◆ Aim of the exercise ◆
Below are records; quote them exactly from the first line through the line that contains "New Zealand, site EFH_HCAMJ03, 2019-10-30".

*** Available data ***

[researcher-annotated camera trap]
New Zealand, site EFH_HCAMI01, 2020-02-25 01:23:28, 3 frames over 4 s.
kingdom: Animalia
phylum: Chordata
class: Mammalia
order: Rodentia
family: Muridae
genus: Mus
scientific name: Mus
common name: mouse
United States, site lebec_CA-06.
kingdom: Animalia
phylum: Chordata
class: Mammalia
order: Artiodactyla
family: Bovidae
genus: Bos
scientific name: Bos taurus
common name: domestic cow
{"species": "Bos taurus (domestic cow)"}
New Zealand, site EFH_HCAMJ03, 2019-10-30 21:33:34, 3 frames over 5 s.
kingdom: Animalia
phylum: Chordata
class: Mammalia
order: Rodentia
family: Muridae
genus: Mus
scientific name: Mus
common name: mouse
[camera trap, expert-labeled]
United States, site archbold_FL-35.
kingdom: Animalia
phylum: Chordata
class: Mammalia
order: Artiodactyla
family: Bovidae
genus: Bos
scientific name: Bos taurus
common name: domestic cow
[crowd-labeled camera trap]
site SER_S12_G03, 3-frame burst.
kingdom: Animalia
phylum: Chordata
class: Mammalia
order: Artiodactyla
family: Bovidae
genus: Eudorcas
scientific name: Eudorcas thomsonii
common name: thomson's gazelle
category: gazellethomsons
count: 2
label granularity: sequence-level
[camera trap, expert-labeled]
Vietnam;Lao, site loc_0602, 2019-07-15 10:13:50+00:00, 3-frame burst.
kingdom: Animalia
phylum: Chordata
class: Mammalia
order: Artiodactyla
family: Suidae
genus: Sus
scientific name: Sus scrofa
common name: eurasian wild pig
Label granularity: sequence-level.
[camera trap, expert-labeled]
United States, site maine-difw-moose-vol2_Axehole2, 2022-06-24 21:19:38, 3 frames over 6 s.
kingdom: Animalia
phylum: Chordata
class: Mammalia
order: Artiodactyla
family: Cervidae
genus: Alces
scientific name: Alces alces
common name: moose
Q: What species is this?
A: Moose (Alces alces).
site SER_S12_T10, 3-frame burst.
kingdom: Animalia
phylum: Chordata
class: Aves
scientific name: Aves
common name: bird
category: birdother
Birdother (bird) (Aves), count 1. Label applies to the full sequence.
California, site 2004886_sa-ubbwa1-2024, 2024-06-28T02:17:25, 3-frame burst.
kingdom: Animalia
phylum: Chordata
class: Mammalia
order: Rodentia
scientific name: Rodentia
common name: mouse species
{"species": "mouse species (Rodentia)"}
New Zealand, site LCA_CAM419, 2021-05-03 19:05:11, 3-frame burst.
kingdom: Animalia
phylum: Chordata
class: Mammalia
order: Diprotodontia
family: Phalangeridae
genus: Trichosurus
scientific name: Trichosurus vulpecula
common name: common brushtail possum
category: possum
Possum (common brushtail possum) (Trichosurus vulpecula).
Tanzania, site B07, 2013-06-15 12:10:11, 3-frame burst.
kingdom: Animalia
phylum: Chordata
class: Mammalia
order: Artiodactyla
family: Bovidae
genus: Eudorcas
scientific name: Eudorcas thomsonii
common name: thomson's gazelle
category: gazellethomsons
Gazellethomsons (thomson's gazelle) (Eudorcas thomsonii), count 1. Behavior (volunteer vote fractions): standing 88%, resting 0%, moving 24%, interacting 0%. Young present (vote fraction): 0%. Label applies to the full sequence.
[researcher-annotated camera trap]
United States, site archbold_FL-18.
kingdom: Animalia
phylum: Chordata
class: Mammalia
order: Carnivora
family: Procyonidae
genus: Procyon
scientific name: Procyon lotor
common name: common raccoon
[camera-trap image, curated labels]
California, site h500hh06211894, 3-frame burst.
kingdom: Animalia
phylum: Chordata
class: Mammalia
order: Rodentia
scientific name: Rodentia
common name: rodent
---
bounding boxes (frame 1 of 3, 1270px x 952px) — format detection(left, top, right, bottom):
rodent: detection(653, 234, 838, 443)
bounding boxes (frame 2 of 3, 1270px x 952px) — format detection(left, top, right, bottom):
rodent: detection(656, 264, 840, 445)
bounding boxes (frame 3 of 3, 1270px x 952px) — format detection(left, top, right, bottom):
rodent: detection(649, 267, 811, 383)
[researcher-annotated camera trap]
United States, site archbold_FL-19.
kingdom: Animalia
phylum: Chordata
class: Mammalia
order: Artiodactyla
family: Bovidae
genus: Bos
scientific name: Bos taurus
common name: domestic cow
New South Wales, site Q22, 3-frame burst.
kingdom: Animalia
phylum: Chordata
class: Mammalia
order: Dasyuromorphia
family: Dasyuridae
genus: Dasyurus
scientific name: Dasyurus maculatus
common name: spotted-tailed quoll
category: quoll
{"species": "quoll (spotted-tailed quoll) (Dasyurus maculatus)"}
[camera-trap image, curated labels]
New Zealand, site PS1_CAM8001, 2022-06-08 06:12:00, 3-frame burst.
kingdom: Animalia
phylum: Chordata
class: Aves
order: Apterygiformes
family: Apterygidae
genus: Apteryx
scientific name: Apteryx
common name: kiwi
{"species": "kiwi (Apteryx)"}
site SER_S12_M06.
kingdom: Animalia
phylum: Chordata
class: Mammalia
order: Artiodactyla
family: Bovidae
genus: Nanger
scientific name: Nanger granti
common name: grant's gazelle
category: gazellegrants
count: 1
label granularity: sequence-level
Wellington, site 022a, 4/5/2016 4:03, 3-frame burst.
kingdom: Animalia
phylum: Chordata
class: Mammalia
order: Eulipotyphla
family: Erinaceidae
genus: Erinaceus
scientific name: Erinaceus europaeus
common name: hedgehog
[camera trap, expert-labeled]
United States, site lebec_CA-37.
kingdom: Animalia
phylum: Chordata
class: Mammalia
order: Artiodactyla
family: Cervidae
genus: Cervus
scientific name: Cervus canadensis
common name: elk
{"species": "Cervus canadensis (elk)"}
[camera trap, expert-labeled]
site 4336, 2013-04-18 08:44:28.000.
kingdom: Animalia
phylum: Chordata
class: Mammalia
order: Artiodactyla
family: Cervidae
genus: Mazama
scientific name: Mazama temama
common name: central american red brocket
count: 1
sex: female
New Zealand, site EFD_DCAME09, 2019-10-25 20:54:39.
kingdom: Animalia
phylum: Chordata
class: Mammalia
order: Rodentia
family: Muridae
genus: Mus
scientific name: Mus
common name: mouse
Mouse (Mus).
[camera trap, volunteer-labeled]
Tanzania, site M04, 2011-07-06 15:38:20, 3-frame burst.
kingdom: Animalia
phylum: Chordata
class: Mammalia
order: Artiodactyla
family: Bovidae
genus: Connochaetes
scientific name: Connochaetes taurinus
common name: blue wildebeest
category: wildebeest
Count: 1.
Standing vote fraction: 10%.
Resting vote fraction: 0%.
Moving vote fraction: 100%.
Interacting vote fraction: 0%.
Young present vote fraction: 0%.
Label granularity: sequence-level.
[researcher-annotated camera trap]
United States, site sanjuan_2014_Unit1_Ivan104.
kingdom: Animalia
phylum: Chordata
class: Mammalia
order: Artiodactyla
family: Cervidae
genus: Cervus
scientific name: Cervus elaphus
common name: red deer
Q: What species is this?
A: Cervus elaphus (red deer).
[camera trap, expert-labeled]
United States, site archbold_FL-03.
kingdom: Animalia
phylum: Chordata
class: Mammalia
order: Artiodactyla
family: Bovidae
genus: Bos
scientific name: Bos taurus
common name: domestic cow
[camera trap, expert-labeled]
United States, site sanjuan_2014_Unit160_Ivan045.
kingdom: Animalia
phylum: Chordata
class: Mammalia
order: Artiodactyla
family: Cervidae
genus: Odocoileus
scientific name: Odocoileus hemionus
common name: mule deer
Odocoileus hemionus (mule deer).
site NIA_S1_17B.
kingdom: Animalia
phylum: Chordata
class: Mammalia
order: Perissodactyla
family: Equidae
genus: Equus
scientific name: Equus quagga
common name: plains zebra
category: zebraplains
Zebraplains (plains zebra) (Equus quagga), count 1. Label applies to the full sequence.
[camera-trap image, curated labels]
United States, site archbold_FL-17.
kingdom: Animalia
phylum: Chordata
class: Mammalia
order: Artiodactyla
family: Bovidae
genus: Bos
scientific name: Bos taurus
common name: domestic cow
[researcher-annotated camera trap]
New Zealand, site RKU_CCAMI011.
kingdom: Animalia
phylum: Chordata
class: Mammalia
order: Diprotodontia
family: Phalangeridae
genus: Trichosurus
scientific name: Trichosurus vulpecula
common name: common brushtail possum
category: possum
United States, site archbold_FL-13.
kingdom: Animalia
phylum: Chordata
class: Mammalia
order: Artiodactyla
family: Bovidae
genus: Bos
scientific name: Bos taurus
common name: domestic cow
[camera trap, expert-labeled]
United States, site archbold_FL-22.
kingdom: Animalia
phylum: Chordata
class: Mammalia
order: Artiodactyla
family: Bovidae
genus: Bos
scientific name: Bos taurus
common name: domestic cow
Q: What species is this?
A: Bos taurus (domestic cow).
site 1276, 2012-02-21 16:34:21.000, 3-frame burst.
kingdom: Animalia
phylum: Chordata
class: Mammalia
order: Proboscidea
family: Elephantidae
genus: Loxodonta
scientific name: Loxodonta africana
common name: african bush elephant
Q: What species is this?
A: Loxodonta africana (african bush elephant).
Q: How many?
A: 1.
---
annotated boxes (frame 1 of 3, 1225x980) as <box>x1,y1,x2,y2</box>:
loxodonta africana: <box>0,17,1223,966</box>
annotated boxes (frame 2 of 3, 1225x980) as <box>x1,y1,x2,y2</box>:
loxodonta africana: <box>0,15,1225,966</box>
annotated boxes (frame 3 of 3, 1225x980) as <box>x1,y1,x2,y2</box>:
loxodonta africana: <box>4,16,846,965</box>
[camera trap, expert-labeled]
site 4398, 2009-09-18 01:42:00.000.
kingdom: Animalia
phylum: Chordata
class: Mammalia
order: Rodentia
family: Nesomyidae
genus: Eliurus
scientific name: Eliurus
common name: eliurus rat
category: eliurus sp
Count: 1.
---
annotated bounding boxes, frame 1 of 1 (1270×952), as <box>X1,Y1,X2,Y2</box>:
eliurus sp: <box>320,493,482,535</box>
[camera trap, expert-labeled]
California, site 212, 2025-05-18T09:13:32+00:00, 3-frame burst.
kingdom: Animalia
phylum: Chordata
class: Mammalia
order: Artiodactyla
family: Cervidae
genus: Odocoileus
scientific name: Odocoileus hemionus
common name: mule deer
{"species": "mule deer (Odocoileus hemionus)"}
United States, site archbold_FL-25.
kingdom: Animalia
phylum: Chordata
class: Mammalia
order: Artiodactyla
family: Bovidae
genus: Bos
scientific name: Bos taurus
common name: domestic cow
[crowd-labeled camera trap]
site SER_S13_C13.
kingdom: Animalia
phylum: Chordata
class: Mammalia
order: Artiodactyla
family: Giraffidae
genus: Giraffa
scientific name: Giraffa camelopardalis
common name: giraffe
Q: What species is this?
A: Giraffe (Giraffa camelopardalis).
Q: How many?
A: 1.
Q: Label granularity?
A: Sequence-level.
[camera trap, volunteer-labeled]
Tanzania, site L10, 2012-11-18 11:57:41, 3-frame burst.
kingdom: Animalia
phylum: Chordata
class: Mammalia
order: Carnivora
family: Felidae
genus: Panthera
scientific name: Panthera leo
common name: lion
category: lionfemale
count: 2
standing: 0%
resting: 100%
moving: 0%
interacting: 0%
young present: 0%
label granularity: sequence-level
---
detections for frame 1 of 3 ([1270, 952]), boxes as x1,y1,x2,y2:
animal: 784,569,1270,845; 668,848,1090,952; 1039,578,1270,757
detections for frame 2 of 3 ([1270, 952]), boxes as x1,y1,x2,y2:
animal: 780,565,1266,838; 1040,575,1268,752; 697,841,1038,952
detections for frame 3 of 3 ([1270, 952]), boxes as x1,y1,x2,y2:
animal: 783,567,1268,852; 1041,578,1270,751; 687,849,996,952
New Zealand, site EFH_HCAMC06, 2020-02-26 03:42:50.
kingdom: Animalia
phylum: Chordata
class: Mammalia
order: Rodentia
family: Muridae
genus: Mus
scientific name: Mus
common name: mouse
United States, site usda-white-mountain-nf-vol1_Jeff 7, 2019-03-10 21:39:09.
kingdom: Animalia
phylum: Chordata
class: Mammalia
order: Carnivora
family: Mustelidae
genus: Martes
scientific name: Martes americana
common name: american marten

***

◆ Result of this task ◆
[researcher-annotated camera trap]
New Zealand, site EFH_HCAMI01, 2020-02-25 01:23:28, 3 frames over 4 s.
kingdom: Animalia
phylum: Chordata
class: Mammalia
order: Rodentia
family: Muridae
genus: Mus
scientific name: Mus
common name: mouse
United States, site lebec_CA-06.
kingdom: Animalia
phylum: Chordata
class: Mammalia
order: Artiodactyla
family: Bovidae
genus: Bos
scientific name: Bos taurus
common name: domestic cow
{"species": "Bos taurus (domestic cow)"}
New Zealand, site EFH_HCAMJ03, 2019-10-30 21:33:34, 3 frames over 5 s.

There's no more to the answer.